*GOAL*: Copy everything from the line containing "In this scene" down to the end of the data, swapping "riverbank" for "shoreline" and leaving all else unchanged.

====

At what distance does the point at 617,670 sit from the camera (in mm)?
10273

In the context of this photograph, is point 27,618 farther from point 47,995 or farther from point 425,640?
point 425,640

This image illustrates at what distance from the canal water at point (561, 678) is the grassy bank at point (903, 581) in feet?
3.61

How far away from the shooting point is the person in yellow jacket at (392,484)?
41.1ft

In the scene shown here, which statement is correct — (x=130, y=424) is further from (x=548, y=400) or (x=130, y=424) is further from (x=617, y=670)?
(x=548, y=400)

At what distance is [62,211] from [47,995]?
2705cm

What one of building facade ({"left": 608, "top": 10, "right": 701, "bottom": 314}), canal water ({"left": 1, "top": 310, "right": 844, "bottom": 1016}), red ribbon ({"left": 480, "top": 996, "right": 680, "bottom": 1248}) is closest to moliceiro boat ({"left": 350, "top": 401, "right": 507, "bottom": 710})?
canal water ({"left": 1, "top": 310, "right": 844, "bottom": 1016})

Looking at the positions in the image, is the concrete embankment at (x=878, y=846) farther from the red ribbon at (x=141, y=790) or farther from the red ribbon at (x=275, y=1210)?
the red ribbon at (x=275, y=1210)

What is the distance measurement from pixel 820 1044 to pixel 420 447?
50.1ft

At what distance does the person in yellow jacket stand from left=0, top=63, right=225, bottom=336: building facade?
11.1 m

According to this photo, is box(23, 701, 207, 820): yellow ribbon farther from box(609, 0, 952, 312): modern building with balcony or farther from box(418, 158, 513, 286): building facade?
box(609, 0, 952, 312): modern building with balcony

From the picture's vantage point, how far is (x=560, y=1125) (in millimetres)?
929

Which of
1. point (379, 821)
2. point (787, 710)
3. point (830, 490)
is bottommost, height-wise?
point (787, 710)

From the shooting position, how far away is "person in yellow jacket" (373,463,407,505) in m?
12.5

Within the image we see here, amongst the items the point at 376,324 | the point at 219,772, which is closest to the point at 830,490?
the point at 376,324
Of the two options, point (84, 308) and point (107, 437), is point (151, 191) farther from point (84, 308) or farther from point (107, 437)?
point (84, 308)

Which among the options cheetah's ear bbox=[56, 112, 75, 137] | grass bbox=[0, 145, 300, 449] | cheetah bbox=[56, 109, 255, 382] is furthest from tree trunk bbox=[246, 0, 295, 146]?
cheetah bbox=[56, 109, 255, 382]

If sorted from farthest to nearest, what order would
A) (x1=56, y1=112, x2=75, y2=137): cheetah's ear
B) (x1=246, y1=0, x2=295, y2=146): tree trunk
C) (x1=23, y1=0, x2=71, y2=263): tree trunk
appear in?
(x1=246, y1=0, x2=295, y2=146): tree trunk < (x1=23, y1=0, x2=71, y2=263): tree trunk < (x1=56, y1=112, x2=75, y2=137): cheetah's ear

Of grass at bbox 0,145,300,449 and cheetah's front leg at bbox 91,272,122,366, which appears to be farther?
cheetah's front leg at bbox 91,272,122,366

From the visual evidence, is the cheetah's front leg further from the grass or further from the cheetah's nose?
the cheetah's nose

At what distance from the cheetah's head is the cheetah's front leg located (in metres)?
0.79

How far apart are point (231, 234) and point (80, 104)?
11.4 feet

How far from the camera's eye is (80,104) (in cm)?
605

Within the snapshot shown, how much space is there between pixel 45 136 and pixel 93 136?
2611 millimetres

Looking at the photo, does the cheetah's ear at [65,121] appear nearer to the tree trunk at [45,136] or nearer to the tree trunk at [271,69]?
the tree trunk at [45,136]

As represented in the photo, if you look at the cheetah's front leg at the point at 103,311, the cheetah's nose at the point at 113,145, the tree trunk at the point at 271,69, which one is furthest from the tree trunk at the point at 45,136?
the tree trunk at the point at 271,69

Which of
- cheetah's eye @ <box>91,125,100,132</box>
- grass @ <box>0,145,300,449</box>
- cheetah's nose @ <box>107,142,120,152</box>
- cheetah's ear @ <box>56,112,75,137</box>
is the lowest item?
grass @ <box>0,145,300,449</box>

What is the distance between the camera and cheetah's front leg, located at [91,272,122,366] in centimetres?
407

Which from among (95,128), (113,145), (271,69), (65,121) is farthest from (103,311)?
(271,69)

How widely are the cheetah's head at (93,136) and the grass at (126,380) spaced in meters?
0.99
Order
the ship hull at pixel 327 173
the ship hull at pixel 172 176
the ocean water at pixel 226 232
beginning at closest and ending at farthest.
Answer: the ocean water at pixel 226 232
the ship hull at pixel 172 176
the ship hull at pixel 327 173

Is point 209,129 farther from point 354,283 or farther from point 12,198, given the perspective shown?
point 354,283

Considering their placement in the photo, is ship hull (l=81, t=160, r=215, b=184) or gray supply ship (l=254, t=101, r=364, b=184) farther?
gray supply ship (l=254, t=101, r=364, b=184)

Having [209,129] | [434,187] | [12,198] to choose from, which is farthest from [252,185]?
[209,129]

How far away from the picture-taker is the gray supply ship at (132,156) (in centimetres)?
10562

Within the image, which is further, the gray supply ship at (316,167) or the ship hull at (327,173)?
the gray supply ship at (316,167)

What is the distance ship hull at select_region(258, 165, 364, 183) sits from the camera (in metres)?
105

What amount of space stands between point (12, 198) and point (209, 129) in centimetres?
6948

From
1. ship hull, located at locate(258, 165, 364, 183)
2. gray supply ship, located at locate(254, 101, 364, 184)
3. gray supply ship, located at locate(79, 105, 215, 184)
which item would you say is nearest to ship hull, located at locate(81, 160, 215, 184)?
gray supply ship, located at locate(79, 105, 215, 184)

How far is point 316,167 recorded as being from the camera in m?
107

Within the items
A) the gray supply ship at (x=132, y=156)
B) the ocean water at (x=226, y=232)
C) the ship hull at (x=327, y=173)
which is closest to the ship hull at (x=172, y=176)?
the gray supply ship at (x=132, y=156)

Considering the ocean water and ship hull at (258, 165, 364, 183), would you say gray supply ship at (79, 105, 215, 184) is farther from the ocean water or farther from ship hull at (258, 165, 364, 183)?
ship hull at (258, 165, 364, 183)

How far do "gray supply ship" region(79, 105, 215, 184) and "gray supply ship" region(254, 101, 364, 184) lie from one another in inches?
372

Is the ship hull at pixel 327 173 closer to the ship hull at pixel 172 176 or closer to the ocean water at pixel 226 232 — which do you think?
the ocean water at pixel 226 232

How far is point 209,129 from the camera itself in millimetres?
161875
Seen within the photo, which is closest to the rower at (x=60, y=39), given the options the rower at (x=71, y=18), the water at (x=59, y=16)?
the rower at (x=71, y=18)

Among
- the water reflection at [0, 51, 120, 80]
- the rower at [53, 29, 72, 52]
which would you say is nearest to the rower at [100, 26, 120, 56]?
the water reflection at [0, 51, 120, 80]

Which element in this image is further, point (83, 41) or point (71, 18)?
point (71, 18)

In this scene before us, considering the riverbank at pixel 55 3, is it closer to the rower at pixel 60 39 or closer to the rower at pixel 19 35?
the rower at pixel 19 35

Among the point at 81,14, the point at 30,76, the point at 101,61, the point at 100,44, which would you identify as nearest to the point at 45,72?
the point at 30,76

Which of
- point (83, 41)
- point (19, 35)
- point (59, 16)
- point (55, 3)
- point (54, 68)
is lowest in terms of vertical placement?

====

*EXERCISE ANSWER*:
In this scene before us, considering the shoreline at pixel 55 3, is it closer to the rower at pixel 60 39 or closer to the rower at pixel 19 35?
the rower at pixel 19 35

Among the point at 81,14, the point at 30,76, the point at 101,61, the point at 100,44, which would you identify as nearest to the point at 45,72?
the point at 30,76

Which of
- point (83, 41)
- point (19, 35)
- point (59, 16)
- point (55, 3)
- point (54, 68)
is lowest in terms of vertical placement?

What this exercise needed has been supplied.